The hydrochloride salt of TETA, referred to as trientine hydrochloride, is a chelating agent that is used to bind and remove copper in the body to treat Wilson's disease, particularly in those who are intolerant to penicillamine. Some recommend trientine as first-line treatment, but experience with penicillamine is more extensive.

Trientine hydrochloride (brand name Syprine) was approved for medical use in the United States in November 1985.

Trientine tetrahydrochloride (brand name Cuprior) was approved for medical use in the European Union in September 2017. It is indicated for the treatment of Wilson's disease in adults, adolescents and children five years of age or older who are intolerant to d-penicillamine therapy.

Trientine dihydrochloride (brand name Cufence) was approved for medical use in the European Union in July 2019. It is indicated for the treatment of Wilson's disease in adults, adolescents and children five years of age or older who are intolerant to d-penicillamine therapy.

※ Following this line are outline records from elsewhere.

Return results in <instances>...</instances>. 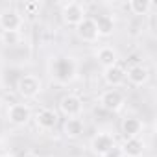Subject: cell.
<instances>
[{"mask_svg": "<svg viewBox=\"0 0 157 157\" xmlns=\"http://www.w3.org/2000/svg\"><path fill=\"white\" fill-rule=\"evenodd\" d=\"M96 59H98V63H100L104 68H109V67L117 65L118 54H117V50H115L113 46H102V48L96 52Z\"/></svg>", "mask_w": 157, "mask_h": 157, "instance_id": "15", "label": "cell"}, {"mask_svg": "<svg viewBox=\"0 0 157 157\" xmlns=\"http://www.w3.org/2000/svg\"><path fill=\"white\" fill-rule=\"evenodd\" d=\"M83 122L82 118H67L65 124H63V135L67 139H78V137H82L83 135Z\"/></svg>", "mask_w": 157, "mask_h": 157, "instance_id": "14", "label": "cell"}, {"mask_svg": "<svg viewBox=\"0 0 157 157\" xmlns=\"http://www.w3.org/2000/svg\"><path fill=\"white\" fill-rule=\"evenodd\" d=\"M52 76L59 83H70L76 78V63L70 57H57L52 63Z\"/></svg>", "mask_w": 157, "mask_h": 157, "instance_id": "2", "label": "cell"}, {"mask_svg": "<svg viewBox=\"0 0 157 157\" xmlns=\"http://www.w3.org/2000/svg\"><path fill=\"white\" fill-rule=\"evenodd\" d=\"M94 22H96V28H98V35H100V37H109V35H113V32H115V21H113V17H109V15H100L98 19H94Z\"/></svg>", "mask_w": 157, "mask_h": 157, "instance_id": "17", "label": "cell"}, {"mask_svg": "<svg viewBox=\"0 0 157 157\" xmlns=\"http://www.w3.org/2000/svg\"><path fill=\"white\" fill-rule=\"evenodd\" d=\"M0 41L4 46H17L22 41V33L21 32H2L0 33Z\"/></svg>", "mask_w": 157, "mask_h": 157, "instance_id": "19", "label": "cell"}, {"mask_svg": "<svg viewBox=\"0 0 157 157\" xmlns=\"http://www.w3.org/2000/svg\"><path fill=\"white\" fill-rule=\"evenodd\" d=\"M126 80H129L133 85L140 87L150 80V70L144 65H133L126 70Z\"/></svg>", "mask_w": 157, "mask_h": 157, "instance_id": "13", "label": "cell"}, {"mask_svg": "<svg viewBox=\"0 0 157 157\" xmlns=\"http://www.w3.org/2000/svg\"><path fill=\"white\" fill-rule=\"evenodd\" d=\"M43 91V82L41 78L33 76V74H24L19 78L17 82V93L24 98V100H33L41 94Z\"/></svg>", "mask_w": 157, "mask_h": 157, "instance_id": "1", "label": "cell"}, {"mask_svg": "<svg viewBox=\"0 0 157 157\" xmlns=\"http://www.w3.org/2000/svg\"><path fill=\"white\" fill-rule=\"evenodd\" d=\"M35 124H37L39 129L50 131V129H54L56 124H57V113L52 111V109H48V107L39 109V111L35 113Z\"/></svg>", "mask_w": 157, "mask_h": 157, "instance_id": "10", "label": "cell"}, {"mask_svg": "<svg viewBox=\"0 0 157 157\" xmlns=\"http://www.w3.org/2000/svg\"><path fill=\"white\" fill-rule=\"evenodd\" d=\"M76 32H78V37H80L82 41H85V43H96V41L100 39L96 22H94V19H91V17H85L80 24H78V26H76Z\"/></svg>", "mask_w": 157, "mask_h": 157, "instance_id": "6", "label": "cell"}, {"mask_svg": "<svg viewBox=\"0 0 157 157\" xmlns=\"http://www.w3.org/2000/svg\"><path fill=\"white\" fill-rule=\"evenodd\" d=\"M115 144H117V142H115L113 135H109V133H98V135H94V137L91 139V150H93V153L98 155V157H104Z\"/></svg>", "mask_w": 157, "mask_h": 157, "instance_id": "8", "label": "cell"}, {"mask_svg": "<svg viewBox=\"0 0 157 157\" xmlns=\"http://www.w3.org/2000/svg\"><path fill=\"white\" fill-rule=\"evenodd\" d=\"M104 157H124V153H122V148H120V144H115Z\"/></svg>", "mask_w": 157, "mask_h": 157, "instance_id": "20", "label": "cell"}, {"mask_svg": "<svg viewBox=\"0 0 157 157\" xmlns=\"http://www.w3.org/2000/svg\"><path fill=\"white\" fill-rule=\"evenodd\" d=\"M61 17H63V22H65V24H68V26H78V24L85 19V8H83L80 2H68V4L63 6Z\"/></svg>", "mask_w": 157, "mask_h": 157, "instance_id": "5", "label": "cell"}, {"mask_svg": "<svg viewBox=\"0 0 157 157\" xmlns=\"http://www.w3.org/2000/svg\"><path fill=\"white\" fill-rule=\"evenodd\" d=\"M22 26V17L15 10H4L0 13V28L2 32H19Z\"/></svg>", "mask_w": 157, "mask_h": 157, "instance_id": "9", "label": "cell"}, {"mask_svg": "<svg viewBox=\"0 0 157 157\" xmlns=\"http://www.w3.org/2000/svg\"><path fill=\"white\" fill-rule=\"evenodd\" d=\"M32 118V109L26 104H13L8 109V120L13 126H26Z\"/></svg>", "mask_w": 157, "mask_h": 157, "instance_id": "7", "label": "cell"}, {"mask_svg": "<svg viewBox=\"0 0 157 157\" xmlns=\"http://www.w3.org/2000/svg\"><path fill=\"white\" fill-rule=\"evenodd\" d=\"M100 105L109 113H118L126 105V96L118 89H107L100 94Z\"/></svg>", "mask_w": 157, "mask_h": 157, "instance_id": "3", "label": "cell"}, {"mask_svg": "<svg viewBox=\"0 0 157 157\" xmlns=\"http://www.w3.org/2000/svg\"><path fill=\"white\" fill-rule=\"evenodd\" d=\"M120 148H122L124 157H142L146 146H144V140L140 137H131V139H126L120 144Z\"/></svg>", "mask_w": 157, "mask_h": 157, "instance_id": "12", "label": "cell"}, {"mask_svg": "<svg viewBox=\"0 0 157 157\" xmlns=\"http://www.w3.org/2000/svg\"><path fill=\"white\" fill-rule=\"evenodd\" d=\"M128 6L133 15H148L150 10L153 8V2H150V0H131Z\"/></svg>", "mask_w": 157, "mask_h": 157, "instance_id": "18", "label": "cell"}, {"mask_svg": "<svg viewBox=\"0 0 157 157\" xmlns=\"http://www.w3.org/2000/svg\"><path fill=\"white\" fill-rule=\"evenodd\" d=\"M59 109L67 118H80V115L83 113V102L78 94H65L59 100Z\"/></svg>", "mask_w": 157, "mask_h": 157, "instance_id": "4", "label": "cell"}, {"mask_svg": "<svg viewBox=\"0 0 157 157\" xmlns=\"http://www.w3.org/2000/svg\"><path fill=\"white\" fill-rule=\"evenodd\" d=\"M39 8H41V4H39V2H28V4H24V10H26L30 15H33Z\"/></svg>", "mask_w": 157, "mask_h": 157, "instance_id": "21", "label": "cell"}, {"mask_svg": "<svg viewBox=\"0 0 157 157\" xmlns=\"http://www.w3.org/2000/svg\"><path fill=\"white\" fill-rule=\"evenodd\" d=\"M104 82L109 85V87H120L124 82H126V70L117 63L109 68H104Z\"/></svg>", "mask_w": 157, "mask_h": 157, "instance_id": "11", "label": "cell"}, {"mask_svg": "<svg viewBox=\"0 0 157 157\" xmlns=\"http://www.w3.org/2000/svg\"><path fill=\"white\" fill-rule=\"evenodd\" d=\"M122 133L126 135V139H131V137H139L142 133V122L137 118V117H128L122 120Z\"/></svg>", "mask_w": 157, "mask_h": 157, "instance_id": "16", "label": "cell"}, {"mask_svg": "<svg viewBox=\"0 0 157 157\" xmlns=\"http://www.w3.org/2000/svg\"><path fill=\"white\" fill-rule=\"evenodd\" d=\"M0 157H13V155H11V153H2Z\"/></svg>", "mask_w": 157, "mask_h": 157, "instance_id": "22", "label": "cell"}]
</instances>
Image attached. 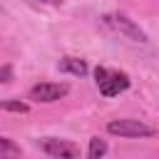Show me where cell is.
Here are the masks:
<instances>
[{
    "mask_svg": "<svg viewBox=\"0 0 159 159\" xmlns=\"http://www.w3.org/2000/svg\"><path fill=\"white\" fill-rule=\"evenodd\" d=\"M94 80H97V87H99V94L102 97H117L119 92L129 89L132 80L127 72L122 70H107V67H97L94 70Z\"/></svg>",
    "mask_w": 159,
    "mask_h": 159,
    "instance_id": "obj_1",
    "label": "cell"
},
{
    "mask_svg": "<svg viewBox=\"0 0 159 159\" xmlns=\"http://www.w3.org/2000/svg\"><path fill=\"white\" fill-rule=\"evenodd\" d=\"M102 22H104L109 30H114V32L124 35V37H127V40H132V42H149V40H147V35H144V30H142L134 20H129L127 15H122V12L104 15V17H102Z\"/></svg>",
    "mask_w": 159,
    "mask_h": 159,
    "instance_id": "obj_2",
    "label": "cell"
},
{
    "mask_svg": "<svg viewBox=\"0 0 159 159\" xmlns=\"http://www.w3.org/2000/svg\"><path fill=\"white\" fill-rule=\"evenodd\" d=\"M107 132L114 137H127V139H137V137H152L154 127L144 124L142 119H112L107 124Z\"/></svg>",
    "mask_w": 159,
    "mask_h": 159,
    "instance_id": "obj_3",
    "label": "cell"
},
{
    "mask_svg": "<svg viewBox=\"0 0 159 159\" xmlns=\"http://www.w3.org/2000/svg\"><path fill=\"white\" fill-rule=\"evenodd\" d=\"M67 92H70V87H67L65 82H40V84H35V87L30 89V99H32V102H45V104H50V102L62 99Z\"/></svg>",
    "mask_w": 159,
    "mask_h": 159,
    "instance_id": "obj_4",
    "label": "cell"
},
{
    "mask_svg": "<svg viewBox=\"0 0 159 159\" xmlns=\"http://www.w3.org/2000/svg\"><path fill=\"white\" fill-rule=\"evenodd\" d=\"M42 149L55 159H80V147L70 139L47 137V139H42Z\"/></svg>",
    "mask_w": 159,
    "mask_h": 159,
    "instance_id": "obj_5",
    "label": "cell"
},
{
    "mask_svg": "<svg viewBox=\"0 0 159 159\" xmlns=\"http://www.w3.org/2000/svg\"><path fill=\"white\" fill-rule=\"evenodd\" d=\"M57 67H60V72H70V75H77V77L87 75V62L80 60V57H62Z\"/></svg>",
    "mask_w": 159,
    "mask_h": 159,
    "instance_id": "obj_6",
    "label": "cell"
},
{
    "mask_svg": "<svg viewBox=\"0 0 159 159\" xmlns=\"http://www.w3.org/2000/svg\"><path fill=\"white\" fill-rule=\"evenodd\" d=\"M107 154V142L102 139V137H92L89 139V152H87V157L89 159H102Z\"/></svg>",
    "mask_w": 159,
    "mask_h": 159,
    "instance_id": "obj_7",
    "label": "cell"
},
{
    "mask_svg": "<svg viewBox=\"0 0 159 159\" xmlns=\"http://www.w3.org/2000/svg\"><path fill=\"white\" fill-rule=\"evenodd\" d=\"M0 109L25 114V112H30V104H27V102H20V99H0Z\"/></svg>",
    "mask_w": 159,
    "mask_h": 159,
    "instance_id": "obj_8",
    "label": "cell"
},
{
    "mask_svg": "<svg viewBox=\"0 0 159 159\" xmlns=\"http://www.w3.org/2000/svg\"><path fill=\"white\" fill-rule=\"evenodd\" d=\"M7 154H20V147H17L12 139L0 137V159H2V157H7Z\"/></svg>",
    "mask_w": 159,
    "mask_h": 159,
    "instance_id": "obj_9",
    "label": "cell"
},
{
    "mask_svg": "<svg viewBox=\"0 0 159 159\" xmlns=\"http://www.w3.org/2000/svg\"><path fill=\"white\" fill-rule=\"evenodd\" d=\"M10 80H12V67L0 65V82H10Z\"/></svg>",
    "mask_w": 159,
    "mask_h": 159,
    "instance_id": "obj_10",
    "label": "cell"
},
{
    "mask_svg": "<svg viewBox=\"0 0 159 159\" xmlns=\"http://www.w3.org/2000/svg\"><path fill=\"white\" fill-rule=\"evenodd\" d=\"M35 2H45V0H35ZM52 2H60V0H52Z\"/></svg>",
    "mask_w": 159,
    "mask_h": 159,
    "instance_id": "obj_11",
    "label": "cell"
}]
</instances>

The most common side effects include nausea, especially when starting treatment, skin rash, duodenitis (inflammation of the duodenum, the part of the gut leading out of the stomach), and severe colitis (inflammation in the large bowel causing pain and diarrhea).

== Society and culture ==
=== Controversies ===
In the United States, Valeant Pharmaceuticals International raised the price of its Syprine brand of TETA from $625 to $21,267 for 100 pills over five years. The New York Times said that this "egregious" price increase caused public outrage. Teva Pharmaceuticals developed a generic, which patients and doctors expected to be cheaper, but when it was introduced in February 2018, Teva's price was $18,375 for 100 pills. Aaron Kesselheim, who studies drug pricing at Harvard Medical School, said that drug companies price the product at what they think the market will bear.

==Production==
TETA is prepared by heating ethylenediamine or ethanolamine/ammonia mixtures over an oxide catalyst. This process gives a variety of amines, especially ethylene amines which are separated by distillation and sublimation. An idealized equation follows:
3 H2NCH2CH2NH2 -> H2NCH2CH2NHCH2CH2NHCH2CH2NH2 + 2 NH3

==Coordination chemistry==
TETA is a tetradentate ligand in coordination chemistry, where it is referred to as trien. Octahedral complexes of the type M(trien)L_{2} can adopt several diastereomeric structures. 1,4,8,11-Tetraazaundecane is a closely related tetraamine ligand.